NEW YORK – US Treasury yields held in a narrow range on Tuesday, edging modestly higher, as investors continued to weigh the Supreme Court’s decision blocking President Donald Trump’s tariffs imposed using emergency powers, while they looked to his upcoming speech for signals on trade policy.
Trump will deliver the traditional State of the Union address to Congress on Tuesday night, offering him a chance to persuade voters to keep Republicans in control of the US House of Representatives and Senate in the midterm elections in November. The president is also expected to address the Supreme Court’s decision last week on tariffs, arguing that the court erred and outlining alternative laws he can use to reinstate most of the import levies that were struck down.
“He’s going to talk about tariffs, and he’s certainly going to express disappointment in the (Supreme Court) decision,” said Gregory Faranello, head of US rates strategy at AmeriVet Securities in New York. “But with tariffs, there’s more than one way to skin a cat, so they’ve got different vehicles that they can use, and they’re doing that.

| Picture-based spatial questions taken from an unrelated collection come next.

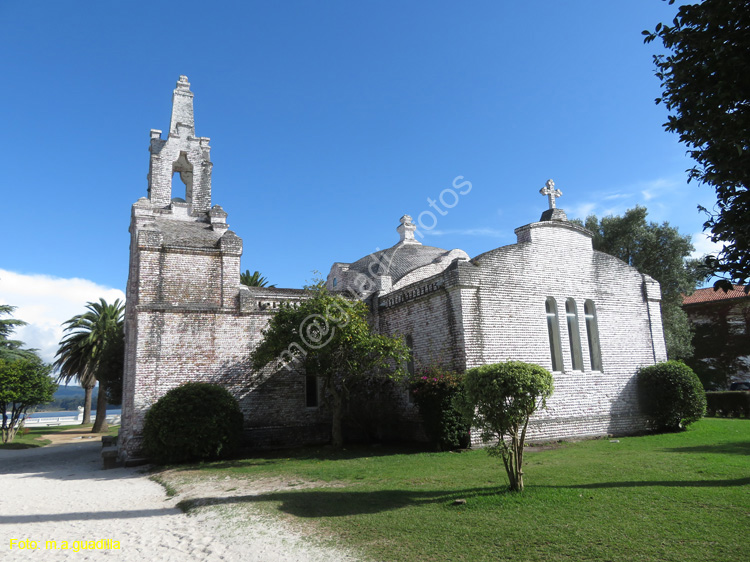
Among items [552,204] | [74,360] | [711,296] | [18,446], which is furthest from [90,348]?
[711,296]

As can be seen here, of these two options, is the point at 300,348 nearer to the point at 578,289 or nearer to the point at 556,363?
the point at 556,363

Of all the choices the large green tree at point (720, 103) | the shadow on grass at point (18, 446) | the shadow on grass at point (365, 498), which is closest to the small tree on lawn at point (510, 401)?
the shadow on grass at point (365, 498)

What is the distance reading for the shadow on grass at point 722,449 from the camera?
1253cm

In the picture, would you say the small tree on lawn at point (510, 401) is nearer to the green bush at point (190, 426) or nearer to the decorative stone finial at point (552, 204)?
the green bush at point (190, 426)

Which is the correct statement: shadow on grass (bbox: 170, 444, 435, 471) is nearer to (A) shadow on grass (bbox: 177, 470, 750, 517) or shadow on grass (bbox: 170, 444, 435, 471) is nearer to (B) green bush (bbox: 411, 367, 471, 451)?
(B) green bush (bbox: 411, 367, 471, 451)

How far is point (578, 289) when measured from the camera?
17891mm

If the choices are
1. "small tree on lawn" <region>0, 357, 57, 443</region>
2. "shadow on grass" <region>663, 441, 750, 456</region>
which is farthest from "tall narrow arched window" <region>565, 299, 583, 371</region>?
"small tree on lawn" <region>0, 357, 57, 443</region>

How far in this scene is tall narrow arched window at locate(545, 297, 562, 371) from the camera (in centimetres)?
1695

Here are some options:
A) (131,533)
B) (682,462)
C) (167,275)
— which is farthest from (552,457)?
(167,275)

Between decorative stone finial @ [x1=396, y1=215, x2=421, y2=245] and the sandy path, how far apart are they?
53.7 ft

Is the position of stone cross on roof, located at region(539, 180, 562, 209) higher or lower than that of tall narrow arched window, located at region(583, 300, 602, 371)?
higher

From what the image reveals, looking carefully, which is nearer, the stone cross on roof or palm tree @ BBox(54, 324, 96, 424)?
the stone cross on roof

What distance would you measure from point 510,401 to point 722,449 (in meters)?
8.10

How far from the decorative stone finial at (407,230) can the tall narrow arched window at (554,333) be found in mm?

We hashed out the extremes of this last year, and this will continue to evolve and play ou,t but we see the extremes behind us.”
In afternoon trading, the benchmark 10-year yield was up a basis point (bp) at 4.037%. On Monday, it hit its lowest level since late November.
US 30-year yields were flat on the day at 4.696%.
On the front end of the curve, the two-year yield, which reflects interest rate expectations, was up 2.1 bps at 3.461%.
The Treasury on Tuesday auctioned USD 69 billion in US two-year notes, and the results were lackluster. The auction priced at 3.455%, slightly higher than the expected yield at the bid deadline, suggesting investors demanded a modestly higher premium to take down the note.
The bid-to-cover ratio, another measure of demand, was 2.63X, marginally lower than the three-auction average of 2.66X.
The last two-year note auction in January went smoothly, with end-user demand, which combines both indirect and direct bids, hitting the highest level since February 2025.
J.P. Morgan, in a research note, had pointed out earlier prior to the auction, that the two-year note sale could be hard to digest, “given lower outright yields and a less supportive macro backdrop.”
FLATTER US YIELD CURVE
In other pockets of the bond market, the yield curve flattened for a 10th straight session on Tuesday, with the spread between two-year and 10-year yields declining to 57.2 bps, compared with 58.9 bps late on Monday.
The curve showed a bear flattening scenario, in which shorter-dated rates are rising faster than longer-term maturities. This situation likely reflects expectations that the Federal Reserve could continue the pause of its rate-cutting cycle as it looks to tamp down rising inflation.
US fed funds futures on Tuesday priced in about 56 bps of easing this year, or about two rate cuts of 25 bps each. That expectation has been in place since the beginning of 2026. The first rate cut is not expected until July or September.
US economic data, meanwhile, were mixed, with gains in single-family home prices slowing in December. House prices edged up 0.1% after an upwardly revised 0.7% increase in November, the Federal Housing Finance Agency said on Tuesday. House prices were previously reported to have advanced 0.6% in November.
Consumer confidence, on the other hand, rebounded more than expected in February amid an improvement in households’ perceptions of the labor market.
The Conference Board said its consumer confidence index rose to 91.2 this month. Economists polled by Reuters had forecast the index would be at 87.0. Data for January was also revised higher to show the index at 89.0 instead of 84.5, which was the lowest level since May 2014.
Treasuries, however, showed little reaction to the US numbers.